*Aufgabenliste:*
1: Wie viele Schwarzweißfotografien enthält der im Text über die Bude besprochene Fotoband?
2: Schreibe den Abschnitt des Textes über die Bude zwischen "Intensiver als etwa" und "meist das Interessantere.", beide einschließlich, erneut ab und ersetze darin "Frittenstand" durch "Imbissstand".

*Zitierter Text:*
▼

Oase der sozialen Kontraste
Nicht allein die Stammlokale der Deutschen sind Orte der Begegnung. Ebenso sind die über Einzelhandelsöffnungzeiten meist hinausreichenden Büdchen wichtige soziale Treffpunkte. Brigitte Kraemer hat einige von ihnen fotografiert.
Von Jonas Littfers (2010-05-15)
Für die meisten ist die Bude, die regional auch Kiosk, Trinkhalle oder Büdchen genannt wird, "ein nicht wegzudenkender Versorgungsstützpunkt, der elementare Grundnahrungsmittel wie Flaschenbier, Kartoffelchips und Klümpchen auch jenseits der üblichen Ladenöffnungszeiten bereit hält", wie der Bochumer Kabarettist und Autor Frank Goosen im Vorwort zu diesem Fotoband schreibt.
Dass die Bude noch viel mehr als das ist und ein exakt auf die Kundschaft zugeschnittenes Angebot bereithält, hat die in Hamm geborene Herner Fotografin Brigitte Kraemer mit der Kamera eingefangen. Auf knapp 140 Schwarzweißfotografien zeigt sie, was sich vor, hinter und in der Bude abspielt. Es ist ein Stück Heimat- und Regionalkunde, in deren Mittelpunkt die Menschen stehen, die die Bude nutzen.
Intensiver als etwa die Nachttanke oder der Frittenstand ist die Bude oft ein sozialer Ort des Verweilens und mitunter eine Oase der sozialen Kontraste, ein Ort, an dem man sich schnell - meist bei einem Heiß- oder Kaltgetränk - einen Überblick über die Schlagzeilen des Tages oder Neues aus der Nachbarschaft verschaffen kann. Letzteres ist meist das Interessantere.
Man erfährt an der Bude, wer gerade gestorben ist, viel zu jung oder absehrbar; man erfährt, dass Müllers Fritzchen schon wieder eine Fünf in Mathe nach Hause gebracht hat und Meiers Moni, gerade Fünfzehn, sich mit Achtzehnjährigen herumtreibt; der Filou von Schulze gerade seinen Abschluss gemacht und der vom Schmidt demnächst 200 Stunden im Altenheim ableisten muss, weil er schon wieder auf'm frisierten Moped erwischt wurde - ohne Führerschein.

▲

*Vorliegende Daten:*
▼

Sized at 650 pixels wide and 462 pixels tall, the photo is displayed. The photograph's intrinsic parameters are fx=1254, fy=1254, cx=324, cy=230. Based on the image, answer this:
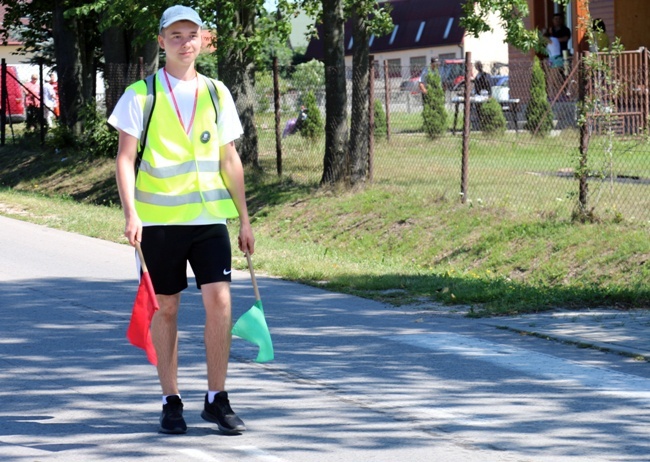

▲

*Ergebnisse:*
1: Knapp 140 Schwarzweißfotografien.

2:
Intensiver als etwa die Nachttanke oder der Imbissstand ist die Bude oft ein sozialer Ort des Verweilens und mitunter eine Oase der sozialen Kontraste, ein Ort, an dem man sich schnell - meist bei einem Heiß- oder Kaltgetränk - einen Überblick über die Schlagzeilen des Tages oder Neues aus der Nachbarschaft verschaffen kann. Letzteres ist meist das Interessantere.